ECLI:NL:RBOBR:2018:1868

Rechtbank Oost-Brabant

Datum uitspraak
1 februari 2018
Publicatiedatum
18 april 2018
Zaaknummer
5946992 / CV EXPL 17-4156
Instantie
Rechtbank Oost-Brabant
Type
Uitspraak
Rechtsgebied
Civiel recht
Procedures
  • Eerste aanleg - enkelvoudig
Vindplaatsen
  • Rechtspraak.nl
AI samenvatting door LexboostAutomatisch gegenereerd

Ontbinding huurovereenkomst en ontruiming wegens woonfraude

In deze zaak heeft de Rechtbank Oost-Brabant op 1 februari 2018 uitspraak gedaan in een geschil tussen de stichting Woonbedrijf SWS.HHVL en verschillende gedaagden, waaronder de huurder en medehuurster. De zaak betreft een huurovereenkomst waarbij de verhuurder, Woonbedrijf, ontbinding en ontruiming vorderde op basis van woonfraude. De huurder, die sinds mei 2016 gedetineerd was, had zijn hoofdverblijf niet in het gehuurde en had zonder toestemming anderen op het adres ingeschreven.

De rechtbank heeft vastgesteld dat de huurder zijn verplichtingen uit de huurovereenkomst niet is nagekomen, omdat hij gedurende een lange periode niet in het gehuurde heeft gewoond. De huurder voerde aan dat hij verwachtte binnenkort vrijgelaten te worden en dat hij dan terug zou keren naar het gehuurde. De rechtbank oordeelde echter dat de langdurige afwezigheid van de huurder voldoende was om te concluderen dat hij zijn hoofdverblijf elders had. Dit leidde tot de conclusie dat de huurovereenkomst ontbonden moest worden.
═══
| DE OPDRACHT |
Schrijf uit het fragment over woonfraude letterlijk alles over vanaf "In deze zaak" tot en met "het adres ingeschreven.". Baseer je uitsluitend op het fragment over woonfraude.
═══
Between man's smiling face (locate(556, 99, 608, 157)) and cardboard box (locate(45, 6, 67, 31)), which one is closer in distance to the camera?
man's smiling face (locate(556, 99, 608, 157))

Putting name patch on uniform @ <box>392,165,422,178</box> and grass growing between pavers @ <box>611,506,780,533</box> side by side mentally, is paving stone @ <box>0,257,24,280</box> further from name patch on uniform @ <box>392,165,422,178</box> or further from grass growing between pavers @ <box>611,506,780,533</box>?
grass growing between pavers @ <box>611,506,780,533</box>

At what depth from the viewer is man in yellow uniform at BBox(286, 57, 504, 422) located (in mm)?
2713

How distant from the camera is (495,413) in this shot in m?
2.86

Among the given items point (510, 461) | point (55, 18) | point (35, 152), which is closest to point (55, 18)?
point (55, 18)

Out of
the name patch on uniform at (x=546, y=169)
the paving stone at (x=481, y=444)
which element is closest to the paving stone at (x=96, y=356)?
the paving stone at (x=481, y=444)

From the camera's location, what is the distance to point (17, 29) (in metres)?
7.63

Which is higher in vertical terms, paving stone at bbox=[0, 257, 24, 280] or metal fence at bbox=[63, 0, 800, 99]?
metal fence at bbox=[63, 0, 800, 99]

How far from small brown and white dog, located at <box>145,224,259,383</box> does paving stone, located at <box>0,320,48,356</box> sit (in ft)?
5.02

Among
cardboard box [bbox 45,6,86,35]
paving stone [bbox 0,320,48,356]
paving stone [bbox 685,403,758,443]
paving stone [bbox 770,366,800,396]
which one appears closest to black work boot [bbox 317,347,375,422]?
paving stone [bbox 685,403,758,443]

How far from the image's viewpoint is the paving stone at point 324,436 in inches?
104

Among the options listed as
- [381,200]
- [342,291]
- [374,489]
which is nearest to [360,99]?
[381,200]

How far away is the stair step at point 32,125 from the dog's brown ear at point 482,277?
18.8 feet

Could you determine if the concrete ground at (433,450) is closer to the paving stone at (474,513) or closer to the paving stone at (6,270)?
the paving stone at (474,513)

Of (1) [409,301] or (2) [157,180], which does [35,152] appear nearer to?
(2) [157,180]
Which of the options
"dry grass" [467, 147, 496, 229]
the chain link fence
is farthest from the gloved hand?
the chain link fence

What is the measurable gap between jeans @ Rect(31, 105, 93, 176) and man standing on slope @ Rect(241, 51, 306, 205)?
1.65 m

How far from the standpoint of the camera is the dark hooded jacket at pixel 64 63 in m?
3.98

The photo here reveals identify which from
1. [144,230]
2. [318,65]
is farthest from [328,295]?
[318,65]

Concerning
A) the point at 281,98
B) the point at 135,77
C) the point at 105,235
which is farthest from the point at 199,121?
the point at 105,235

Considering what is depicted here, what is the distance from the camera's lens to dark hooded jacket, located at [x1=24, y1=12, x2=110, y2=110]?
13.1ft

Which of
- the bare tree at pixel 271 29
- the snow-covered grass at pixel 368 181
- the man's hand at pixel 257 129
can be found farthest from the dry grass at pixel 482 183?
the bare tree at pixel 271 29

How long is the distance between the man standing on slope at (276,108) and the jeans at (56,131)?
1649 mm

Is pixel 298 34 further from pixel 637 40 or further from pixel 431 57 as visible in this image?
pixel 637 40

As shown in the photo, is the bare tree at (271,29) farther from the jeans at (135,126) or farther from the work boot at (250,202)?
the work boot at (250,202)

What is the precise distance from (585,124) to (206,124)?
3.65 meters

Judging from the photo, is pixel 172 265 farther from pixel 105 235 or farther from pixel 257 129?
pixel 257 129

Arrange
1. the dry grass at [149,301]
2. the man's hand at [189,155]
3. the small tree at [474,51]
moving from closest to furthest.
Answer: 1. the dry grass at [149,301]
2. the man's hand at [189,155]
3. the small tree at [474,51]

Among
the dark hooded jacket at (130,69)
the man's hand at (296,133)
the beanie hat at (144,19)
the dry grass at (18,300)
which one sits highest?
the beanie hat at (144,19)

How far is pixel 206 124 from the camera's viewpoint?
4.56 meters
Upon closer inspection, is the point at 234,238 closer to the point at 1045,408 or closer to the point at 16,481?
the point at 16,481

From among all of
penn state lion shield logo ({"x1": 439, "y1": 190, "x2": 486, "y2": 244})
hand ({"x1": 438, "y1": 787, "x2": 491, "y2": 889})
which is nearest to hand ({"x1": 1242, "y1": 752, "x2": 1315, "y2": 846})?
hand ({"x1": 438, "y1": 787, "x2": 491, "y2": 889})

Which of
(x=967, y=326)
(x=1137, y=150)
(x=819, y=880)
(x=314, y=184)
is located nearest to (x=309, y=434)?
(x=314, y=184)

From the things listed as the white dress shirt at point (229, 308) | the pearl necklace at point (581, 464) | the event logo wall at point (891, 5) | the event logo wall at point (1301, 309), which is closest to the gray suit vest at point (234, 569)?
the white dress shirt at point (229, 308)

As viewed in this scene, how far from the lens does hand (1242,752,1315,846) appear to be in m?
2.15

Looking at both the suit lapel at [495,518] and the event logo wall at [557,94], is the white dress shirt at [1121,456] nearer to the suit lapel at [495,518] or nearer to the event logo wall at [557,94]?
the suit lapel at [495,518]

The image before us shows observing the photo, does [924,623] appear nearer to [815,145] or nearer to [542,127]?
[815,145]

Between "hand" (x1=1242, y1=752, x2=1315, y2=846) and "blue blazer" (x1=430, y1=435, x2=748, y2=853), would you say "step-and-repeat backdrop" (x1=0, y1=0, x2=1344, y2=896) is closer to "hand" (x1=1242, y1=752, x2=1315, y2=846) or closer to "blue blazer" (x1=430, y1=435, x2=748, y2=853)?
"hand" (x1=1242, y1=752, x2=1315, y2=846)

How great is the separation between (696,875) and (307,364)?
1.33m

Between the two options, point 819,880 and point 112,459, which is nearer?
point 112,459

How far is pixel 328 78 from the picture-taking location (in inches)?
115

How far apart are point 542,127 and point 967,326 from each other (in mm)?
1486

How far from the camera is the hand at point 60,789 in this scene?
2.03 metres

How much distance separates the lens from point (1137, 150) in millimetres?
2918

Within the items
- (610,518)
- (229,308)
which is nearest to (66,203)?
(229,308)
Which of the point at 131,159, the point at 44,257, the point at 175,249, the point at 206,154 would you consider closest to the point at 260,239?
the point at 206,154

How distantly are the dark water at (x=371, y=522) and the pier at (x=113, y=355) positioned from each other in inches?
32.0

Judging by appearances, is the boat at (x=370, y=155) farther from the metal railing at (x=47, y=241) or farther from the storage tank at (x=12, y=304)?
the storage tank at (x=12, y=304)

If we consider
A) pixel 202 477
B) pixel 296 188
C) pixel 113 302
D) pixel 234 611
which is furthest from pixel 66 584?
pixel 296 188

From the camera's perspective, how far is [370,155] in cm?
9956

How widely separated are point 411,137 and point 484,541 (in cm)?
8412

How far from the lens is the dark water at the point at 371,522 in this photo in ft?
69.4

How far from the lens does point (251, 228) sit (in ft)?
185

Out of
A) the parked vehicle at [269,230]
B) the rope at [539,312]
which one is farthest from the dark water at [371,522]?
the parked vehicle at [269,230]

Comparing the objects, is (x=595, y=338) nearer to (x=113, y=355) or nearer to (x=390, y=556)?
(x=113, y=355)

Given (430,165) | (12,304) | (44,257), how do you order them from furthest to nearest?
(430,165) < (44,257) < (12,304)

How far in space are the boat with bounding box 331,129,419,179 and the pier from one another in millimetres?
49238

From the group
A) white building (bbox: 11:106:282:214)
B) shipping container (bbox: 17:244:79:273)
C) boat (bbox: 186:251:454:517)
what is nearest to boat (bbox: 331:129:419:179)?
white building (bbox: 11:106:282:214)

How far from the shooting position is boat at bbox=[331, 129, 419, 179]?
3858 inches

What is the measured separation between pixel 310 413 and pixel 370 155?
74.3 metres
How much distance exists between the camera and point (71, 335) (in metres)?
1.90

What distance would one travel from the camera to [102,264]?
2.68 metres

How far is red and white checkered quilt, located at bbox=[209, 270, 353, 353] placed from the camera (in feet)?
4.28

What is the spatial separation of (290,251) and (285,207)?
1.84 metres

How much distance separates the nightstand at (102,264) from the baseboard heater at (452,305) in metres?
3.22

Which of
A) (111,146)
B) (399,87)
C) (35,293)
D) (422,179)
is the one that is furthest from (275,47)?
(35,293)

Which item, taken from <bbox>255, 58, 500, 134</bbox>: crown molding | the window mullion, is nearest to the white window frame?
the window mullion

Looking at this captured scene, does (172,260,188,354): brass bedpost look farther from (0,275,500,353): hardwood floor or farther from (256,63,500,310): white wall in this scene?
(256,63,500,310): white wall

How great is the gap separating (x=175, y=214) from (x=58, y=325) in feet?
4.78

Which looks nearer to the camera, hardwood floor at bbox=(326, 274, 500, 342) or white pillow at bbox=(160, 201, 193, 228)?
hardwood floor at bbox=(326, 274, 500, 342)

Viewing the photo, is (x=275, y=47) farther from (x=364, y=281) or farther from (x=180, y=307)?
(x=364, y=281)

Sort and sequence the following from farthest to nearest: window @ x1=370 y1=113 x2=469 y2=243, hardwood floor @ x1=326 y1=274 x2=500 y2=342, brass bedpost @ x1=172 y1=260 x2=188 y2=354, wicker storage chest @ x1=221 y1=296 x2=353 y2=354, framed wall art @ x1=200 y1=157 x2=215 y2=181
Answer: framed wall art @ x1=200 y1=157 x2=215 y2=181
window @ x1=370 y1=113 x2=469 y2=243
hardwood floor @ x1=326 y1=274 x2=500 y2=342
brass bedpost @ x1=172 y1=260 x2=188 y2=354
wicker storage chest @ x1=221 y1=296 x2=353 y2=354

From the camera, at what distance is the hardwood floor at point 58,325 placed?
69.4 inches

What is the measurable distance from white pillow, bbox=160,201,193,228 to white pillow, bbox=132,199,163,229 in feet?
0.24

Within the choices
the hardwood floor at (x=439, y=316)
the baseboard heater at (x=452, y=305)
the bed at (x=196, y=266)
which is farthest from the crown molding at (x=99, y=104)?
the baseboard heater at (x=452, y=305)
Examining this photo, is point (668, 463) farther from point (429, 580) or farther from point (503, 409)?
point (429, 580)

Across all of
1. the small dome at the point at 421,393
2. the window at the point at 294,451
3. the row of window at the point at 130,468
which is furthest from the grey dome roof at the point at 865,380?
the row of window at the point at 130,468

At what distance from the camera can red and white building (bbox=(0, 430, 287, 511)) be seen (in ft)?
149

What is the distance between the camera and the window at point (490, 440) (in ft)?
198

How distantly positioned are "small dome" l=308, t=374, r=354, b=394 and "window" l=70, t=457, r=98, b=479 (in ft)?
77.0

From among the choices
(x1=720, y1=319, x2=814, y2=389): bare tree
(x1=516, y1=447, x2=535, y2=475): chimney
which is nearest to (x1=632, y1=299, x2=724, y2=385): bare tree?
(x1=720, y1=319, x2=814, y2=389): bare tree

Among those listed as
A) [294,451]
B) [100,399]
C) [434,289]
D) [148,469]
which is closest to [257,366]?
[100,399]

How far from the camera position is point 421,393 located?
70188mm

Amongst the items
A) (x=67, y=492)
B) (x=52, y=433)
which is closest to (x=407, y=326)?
═══
| UITWERKING |
In deze zaak heeft de Rechtbank Oost-Brabant op 1 februari 2018 uitspraak gedaan in een geschil tussen de stichting Woonbedrijf SWS.HHVL en verschillende gedaagden, waaronder de huurder en medehuurster. De zaak betreft een huurovereenkomst waarbij de verhuurder, Woonbedrijf, ontbinding en ontruiming vorderde op basis van woonfraude. De huurder, die sinds mei 2016 gedetineerd was, had zijn hoofdverblijf niet in het gehuurde en had zonder toestemming anderen op het adres ingeschreven.